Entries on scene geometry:
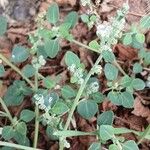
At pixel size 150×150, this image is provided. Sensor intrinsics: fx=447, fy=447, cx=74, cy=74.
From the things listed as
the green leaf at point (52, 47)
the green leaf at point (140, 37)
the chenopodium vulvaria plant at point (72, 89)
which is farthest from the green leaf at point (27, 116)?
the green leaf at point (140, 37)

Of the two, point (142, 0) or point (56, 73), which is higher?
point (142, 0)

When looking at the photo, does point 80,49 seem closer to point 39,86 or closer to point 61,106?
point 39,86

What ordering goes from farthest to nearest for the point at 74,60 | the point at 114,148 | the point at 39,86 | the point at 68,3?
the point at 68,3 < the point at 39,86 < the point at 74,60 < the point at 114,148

==

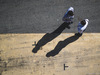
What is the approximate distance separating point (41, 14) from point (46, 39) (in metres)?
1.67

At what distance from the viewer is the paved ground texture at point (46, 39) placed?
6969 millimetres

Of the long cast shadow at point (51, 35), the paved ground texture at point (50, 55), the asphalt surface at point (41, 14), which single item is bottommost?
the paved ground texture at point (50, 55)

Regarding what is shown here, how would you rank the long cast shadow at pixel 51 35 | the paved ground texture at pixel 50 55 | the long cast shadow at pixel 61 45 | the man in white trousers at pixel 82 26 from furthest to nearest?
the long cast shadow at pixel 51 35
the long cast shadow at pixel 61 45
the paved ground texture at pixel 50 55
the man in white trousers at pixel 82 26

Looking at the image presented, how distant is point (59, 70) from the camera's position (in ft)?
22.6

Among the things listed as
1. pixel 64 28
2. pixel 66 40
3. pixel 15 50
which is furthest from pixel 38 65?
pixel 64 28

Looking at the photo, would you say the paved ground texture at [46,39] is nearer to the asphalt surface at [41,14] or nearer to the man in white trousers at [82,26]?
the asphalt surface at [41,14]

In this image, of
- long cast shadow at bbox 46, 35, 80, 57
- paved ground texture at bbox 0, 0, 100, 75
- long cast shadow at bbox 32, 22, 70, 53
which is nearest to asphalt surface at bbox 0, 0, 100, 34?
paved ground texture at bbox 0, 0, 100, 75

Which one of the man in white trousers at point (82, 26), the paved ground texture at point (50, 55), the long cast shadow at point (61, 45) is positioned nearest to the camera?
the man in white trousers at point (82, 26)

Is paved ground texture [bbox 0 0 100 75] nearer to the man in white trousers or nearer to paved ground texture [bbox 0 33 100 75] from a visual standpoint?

*OBJECTIVE*:
Please quote the lines between the line containing "What ordering goes" and the line containing "the point at 68,3 <", inclusive.

*OUTPUT OF THE TASK*:
What ordering goes from farthest to nearest for the point at 74,60 | the point at 114,148 | the point at 39,86 | the point at 68,3?
the point at 68,3 < the point at 39,86 < the point at 74,60 < the point at 114,148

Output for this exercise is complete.